Support » Plugin: Widget Logic » [Plugin: Widget Logic] Is this code ! is_page( 17 ) || ! is_home() wrong?

Viewing 11 replies - 1 through 11 (of 11 total)
  • I don’t think there is a syntax error . Can u tell us what u r trying to achieve ??

    I want to hide a text widget on page 17 and also on the static page assigned to showing the blog posts (as in Settings > Reading > Front page displays). It seems like when I add the or || or the not ! it breaks.

    Use && instead of || , so it becomes :
    !is_page( 17 ) && !is_home()

    Why does && work that way. My limited understanding of PHP operators is that || is for OR, whereas && is for AND.

    which would mean that !is_page(17) && !is_front_page() would be saying if the page is not 17 AND not front page, whereas !is_page(17) || !is_front_page() says if not 17 OR not not front page.

    in this case OR would seem to be the proper use. am i crazy?


    I’m 99% sure you are correct, && means and, || means or. In any case I was not able to get || to work with a ! statement. I gave up and went another route. I also tried it on another WP installation, no active plugins except Widget Logic and essentially a fresh install but had the same problem.
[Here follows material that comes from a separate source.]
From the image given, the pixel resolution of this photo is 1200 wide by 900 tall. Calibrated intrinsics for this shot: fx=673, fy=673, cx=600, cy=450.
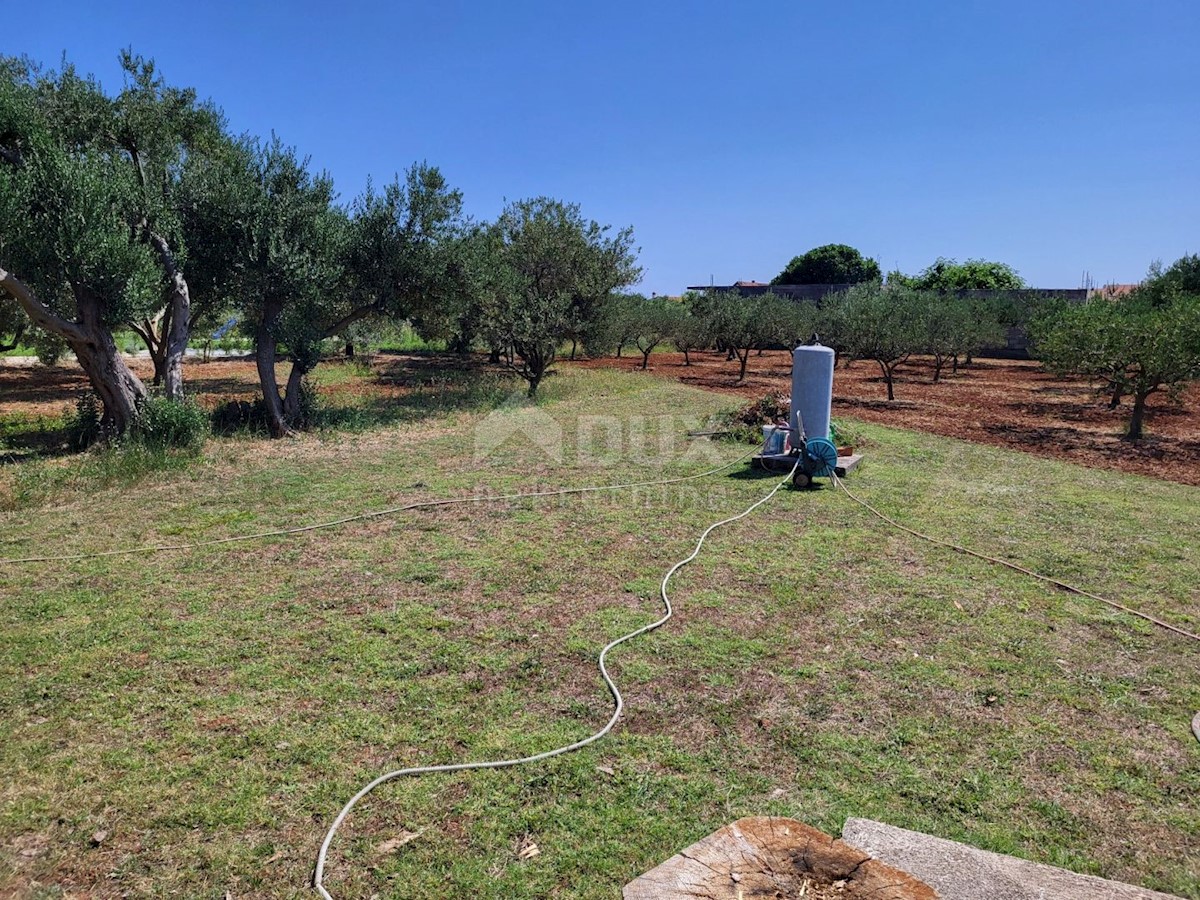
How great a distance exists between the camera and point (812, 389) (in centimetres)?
864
I really like Widget Logic but I just could not get || to work with !. C’est la vie…



    it is just a logical operation
    || returns true if one of the two sides is true
    so here is a scenario for you to understand it :

    if (x!=1 || x != 3)

    suppose x = 3
    then 3 != 1 || 3 != 3
    true || false
    so the result is true

    I hope this made it clear 😀



    Thanks ahmedNaguib. I understand the difference between || and &&. It just wasn’t working with Widget Logic. I gave up trying to figure out why.

    Plugin Contributor alanft


    if you want a widget to appear when it is true that the current page is both not case X AND not case Y at the same time you have to use AND

    ! caseX && ! caseY



    Thanks all. I understand about both true. What isn’t working is a not condition OR a different not condition. In other words, don’t show the widget on page 17 OR on any post, but show it everywhere else, ie. ! is_page( 17 ) || ! is_home(). Another example might be don’t show the widget on the page ‘contact’ and don’t show it on the front page but do show it everywhere else, ie. ! is_page( ‘contact’) || ! is_front_page(). That’s the kind of thing that hasn’t been working with Widget Logic.

    Plugin Contributor alanft


    you have your idea of AND and OR backwards

    !is_page(17) || !is_home()

    will show if the current showing webpage is not page 17, or if it’s not the home page. This is *always* going to be true if page 17 is not the home page, so either one of those statements (A OR B) will be true.

    What you want is AND instead of OR…

    !is_page(17) && !is_home()

    which will only be true when you are not showing page 17 AND you are not showing the home page – ie it doesn’t show on just those specific pages, and does show elsewhere.



    alanft, thank you, I think I get it.

Viewing 11 replies - 1 through 11 (of 11 total)
  • The topic ‘[Plugin: Widget Logic] Is this code ! is_page( 17 ) || ! is_home() wrong?’ is closed to new replies.